The problem extends even further. If those who use overnight mortgage pools receive priority over other creditors, as is the case today, the short-term market for housing securities will surely grow. After all, it is appealing for investors to hold what is virtually cash, while benefiting from better interest rates than the near-zero rate on deposits. Likewise, banks will prefer the interest rates on such overnight purchases to the rates on long-term debt. The result could well be even greater bank dependence on mortgage pools, which are safe enough taken separately, but, together, render the entire system more fragile.
This danger can be illustrated by the situation in the Florida Keys. If, in the early twentieth century, only 50% of the archipelago’s infrastructure could withstand a hurricane, then, say, half the population would evacuate when a hurricane hit. If the narrow escape route – until 1935 a railroad connection that was, in fact, destroyed by a hurricane – became overly congested, tragedy would ensue.
So the authorities toughened up the construction code, providing a new level of safety that attracted more inhabitants. If one building floods, it is more likely to stand. In any case, its occupants have plenty of options: they can escape to a nearby building or along the clear highway. But what if the entire town floods? With twice as many residents, the escape route would becomes congested and dangerous if all headed toward it simultaneously.

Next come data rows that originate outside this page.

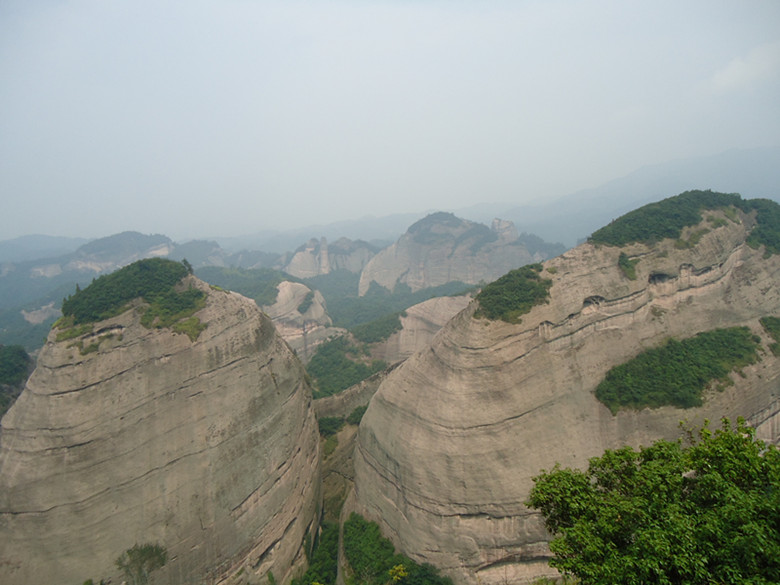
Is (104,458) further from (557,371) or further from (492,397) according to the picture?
(557,371)

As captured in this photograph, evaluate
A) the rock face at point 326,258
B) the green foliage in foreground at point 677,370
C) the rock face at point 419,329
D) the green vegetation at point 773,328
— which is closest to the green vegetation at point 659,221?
the green foliage in foreground at point 677,370

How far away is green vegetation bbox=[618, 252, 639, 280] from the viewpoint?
69.0 ft

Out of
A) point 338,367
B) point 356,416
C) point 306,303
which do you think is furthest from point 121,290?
point 306,303

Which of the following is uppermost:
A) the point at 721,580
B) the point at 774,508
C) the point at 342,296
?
the point at 774,508

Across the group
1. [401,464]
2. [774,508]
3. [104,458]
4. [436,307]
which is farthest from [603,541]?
[436,307]

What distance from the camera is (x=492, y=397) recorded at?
60.4 feet

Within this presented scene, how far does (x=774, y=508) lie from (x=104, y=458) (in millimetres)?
20623

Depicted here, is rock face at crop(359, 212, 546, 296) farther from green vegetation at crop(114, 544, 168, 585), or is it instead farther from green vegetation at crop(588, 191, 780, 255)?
green vegetation at crop(114, 544, 168, 585)

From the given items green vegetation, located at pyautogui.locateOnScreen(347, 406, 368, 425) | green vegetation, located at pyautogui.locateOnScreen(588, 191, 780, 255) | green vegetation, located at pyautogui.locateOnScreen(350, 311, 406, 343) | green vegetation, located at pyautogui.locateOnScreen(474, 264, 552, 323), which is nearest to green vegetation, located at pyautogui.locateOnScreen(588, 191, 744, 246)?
green vegetation, located at pyautogui.locateOnScreen(588, 191, 780, 255)

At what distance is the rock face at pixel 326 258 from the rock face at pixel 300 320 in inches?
2082

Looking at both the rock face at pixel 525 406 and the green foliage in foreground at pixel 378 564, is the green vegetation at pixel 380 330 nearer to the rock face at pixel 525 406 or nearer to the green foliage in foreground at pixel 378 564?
the rock face at pixel 525 406

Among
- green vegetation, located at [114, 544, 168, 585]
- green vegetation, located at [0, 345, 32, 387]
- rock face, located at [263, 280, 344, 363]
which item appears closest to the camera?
green vegetation, located at [114, 544, 168, 585]

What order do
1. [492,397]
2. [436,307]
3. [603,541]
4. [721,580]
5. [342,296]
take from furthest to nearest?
[342,296] < [436,307] < [492,397] < [603,541] < [721,580]

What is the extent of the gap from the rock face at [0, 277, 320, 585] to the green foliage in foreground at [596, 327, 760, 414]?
1742cm
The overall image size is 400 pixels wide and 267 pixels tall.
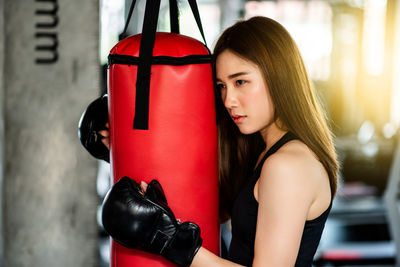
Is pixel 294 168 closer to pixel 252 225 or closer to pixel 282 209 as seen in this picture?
pixel 282 209

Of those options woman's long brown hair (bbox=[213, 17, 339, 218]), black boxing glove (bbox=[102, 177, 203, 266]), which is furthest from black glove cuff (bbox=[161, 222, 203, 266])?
woman's long brown hair (bbox=[213, 17, 339, 218])

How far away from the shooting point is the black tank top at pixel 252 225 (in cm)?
111

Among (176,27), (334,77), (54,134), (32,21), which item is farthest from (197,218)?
(334,77)

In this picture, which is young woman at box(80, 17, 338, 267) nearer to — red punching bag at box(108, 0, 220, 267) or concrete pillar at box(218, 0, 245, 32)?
red punching bag at box(108, 0, 220, 267)

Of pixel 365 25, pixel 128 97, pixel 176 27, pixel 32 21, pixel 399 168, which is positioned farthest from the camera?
pixel 365 25

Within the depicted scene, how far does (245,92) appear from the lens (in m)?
1.10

The quality of hurricane protection in the Florida Keys seems to be formidable. Even if the buildings are not 100% safe and the evacuation route is not 100% smooth, they are close enough to ensure that residents are safe.
In banking, though, one cannot be so certain. The safety level for a single failed bank is probably high nowadays. But there seem to be too many weaknesses in the overall system to guarantee against a rout if several banks failed simultaneously – or, worse, if the entire housing market, built on an unstable market of overnight lending, suffered another of its once-in-a-generation crises. By making housing-based short-term debt more attractive than other savings channels, we are courting trouble.
The systems that regulators have put in place since the 2008 crisis may work. If the failure is localized, they will most likely work well. But, at this point, it is impossible, even for regulators, to know for sure whether the system can withstand a market-wide failure. Given that the world suffers from major housing bubbles every decade or so, it might not be many years before we find out.
Mark Roe is a professor at Harvard Law School. He is the author of studies of the impact of politics on corporate organization and corporate governance in the United States and around the world.